When to Use Carry for Data
Carry works well for:
- Highly structured data with relationships between entities
- Moderate data volumes (hundreds to thousands of entities)
- Data that benefits from semantic modeling – where the schema itself carries meaning
- Data you want to query from AI tools alongside your code
- Private or sensitive data that shouldn’t leave your machine
Carry is less suited for:
- Large datasets requiring high-throughput analytics (use a proper OLAP database)
- Short bits of declarative data (plain markdown files are simpler)
- Data that needs concurrent multi-user write access (sync is still developing)
Example: Lab Data Management
Research labs often struggle with inconsistent data entry across team members. Carry can provide lightweight schemas that enforce structure:
lab.samples:
Sample:
description: A collected sample
with:
id:
description: Sample identifier
as: Text
collector:
description: Who collected it
as: Text
date:
description: Collection date
as: Text
type:
description: Sample type
as: [":blood", ":tissue", ":soil", ":water"]
maybe:
location:
description: Collection location
as: Text
notes:
description: Collection notes
as: Text
ph:
description: pH measurement
as: Float
Measurement:
description: A measurement taken on a sample
with:
sample:
description: The sample measured
metric:
description: What was measured
as: Text
value:
description: The measurement value
as: Float
unit:
description: Unit of measurement
as: Text
maybe:
instrument:
description: Instrument used
as: Text
carry assert schema.yaml
carry assert sample @sample-001 \
id=S-001 collector="Dr. Chen" date="2026-03-15" \
type=water location="Station A" ph=7.2
carry assert measurement \
sample=sample-001 metric="dissolved oxygen" \
value=8.5 unit="mg/L" instrument="YSI ProDSS"
# Query all water samples
carry query sample id collector date type=water
# Find measurements for a specific sample
carry query measurement sample=sample-001
Example: Small Business Operations
A small business tracking customers, orders, and inventory:
biz:
Customer:
description: A customer
with:
name:
description: Customer name
as: Text
email:
description: Email address
as: Text
maybe:
phone:
description: Phone number
as: Text
since:
description: Customer since
as: Text
Product:
description: A product in inventory
with:
name:
description: Product name
as: Text
price:
description: Unit price
as: Float
stock:
description: Units in stock
as: UnsignedInteger
maybe:
category:
description: Product category
as: Text
Order:
description: A customer order
with:
customer:
description: The customer who placed the order
product:
description: The product ordered
quantity:
description: Number of units
as: UnsignedInteger
date:
description: Order date
as: Text
Cross-entity queries:
# All orders for a customer
carry query order customer=did:key:zCustomer1
# All products in a category
carry query product category="electronics"

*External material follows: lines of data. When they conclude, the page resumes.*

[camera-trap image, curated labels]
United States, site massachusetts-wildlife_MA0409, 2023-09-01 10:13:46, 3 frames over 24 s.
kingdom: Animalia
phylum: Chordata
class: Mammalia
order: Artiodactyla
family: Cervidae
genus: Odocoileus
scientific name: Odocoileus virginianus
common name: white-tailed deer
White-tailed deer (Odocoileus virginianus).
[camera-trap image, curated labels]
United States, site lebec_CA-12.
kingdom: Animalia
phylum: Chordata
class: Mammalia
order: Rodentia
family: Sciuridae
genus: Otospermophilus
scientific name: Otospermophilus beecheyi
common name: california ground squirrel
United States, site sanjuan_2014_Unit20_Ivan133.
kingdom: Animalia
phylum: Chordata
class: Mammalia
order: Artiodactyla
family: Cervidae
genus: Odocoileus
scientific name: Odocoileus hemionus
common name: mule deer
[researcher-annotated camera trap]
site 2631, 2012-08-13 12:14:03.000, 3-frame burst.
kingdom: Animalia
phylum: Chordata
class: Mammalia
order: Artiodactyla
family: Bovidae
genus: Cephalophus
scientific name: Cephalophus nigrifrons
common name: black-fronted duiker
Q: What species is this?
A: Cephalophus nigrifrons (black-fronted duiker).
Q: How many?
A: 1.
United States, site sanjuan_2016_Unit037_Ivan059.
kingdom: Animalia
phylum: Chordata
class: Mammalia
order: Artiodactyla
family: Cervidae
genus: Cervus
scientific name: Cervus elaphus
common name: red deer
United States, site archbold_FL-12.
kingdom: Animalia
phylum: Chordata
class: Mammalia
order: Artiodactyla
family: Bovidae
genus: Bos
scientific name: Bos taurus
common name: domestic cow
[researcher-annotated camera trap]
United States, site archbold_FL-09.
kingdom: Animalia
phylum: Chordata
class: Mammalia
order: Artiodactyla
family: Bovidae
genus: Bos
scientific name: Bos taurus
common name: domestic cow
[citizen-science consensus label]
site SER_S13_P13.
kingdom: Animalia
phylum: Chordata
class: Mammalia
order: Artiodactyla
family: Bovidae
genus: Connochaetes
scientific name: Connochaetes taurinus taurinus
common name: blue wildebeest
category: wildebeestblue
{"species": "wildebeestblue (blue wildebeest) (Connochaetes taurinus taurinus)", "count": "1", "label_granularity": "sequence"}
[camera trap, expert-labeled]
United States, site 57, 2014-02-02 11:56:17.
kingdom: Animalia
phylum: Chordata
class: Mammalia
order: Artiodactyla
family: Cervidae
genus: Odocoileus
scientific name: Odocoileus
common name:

Example: Analytics Engineering
For analytics engineers familiar with dbt-style transformations, Carry’s rules can model data transformations declaratively:
analytics:
RawEvent:
description: A raw analytics event
with:
event_type:
description: Type of event
as: Text
user_id:
description: User identifier
as: Text
timestamp:
description: Event timestamp
as: Text
maybe:
properties:
description: Event properties
as: Text
ActiveUser:
description: A user who has been active recently
with:
user_id:
description: User identifier
as: Text
last_event:
description: Most recent event type
as: Text
identify-active-users:
description: Derive active users from raw events
deduce:
ActiveUser:
user_id: ?user
last_event: ?event_type
when:
- analytics/RawEvent:
this: ?this
user_id: ?user
event_type: ?event_type
This approach gives you:
- Documented transformations: The rule description and concept descriptions serve as living documentation.
- Testable logic: Assert test data, run the rule, verify the output.
- Version-controlled models: Everything is YAML on disk.
Tips
-
Start with data, add schema later. Assert raw domain claims first. When you see patterns, formalize them into concepts.
-
Use separate repos for environments. Keep production data in one repository and test data in another by using
--repoto target different directories. -
Export with queries. Need CSV? Pipe JSON output through
jq:carry query sample --format json | jq -r '.[] | [.id, .collector, .date] | @csv' -
Rules are your transformation layer. Instead of writing scripts to join and transform data, express the logic as rules. They’re declarative, documented, and always up to date.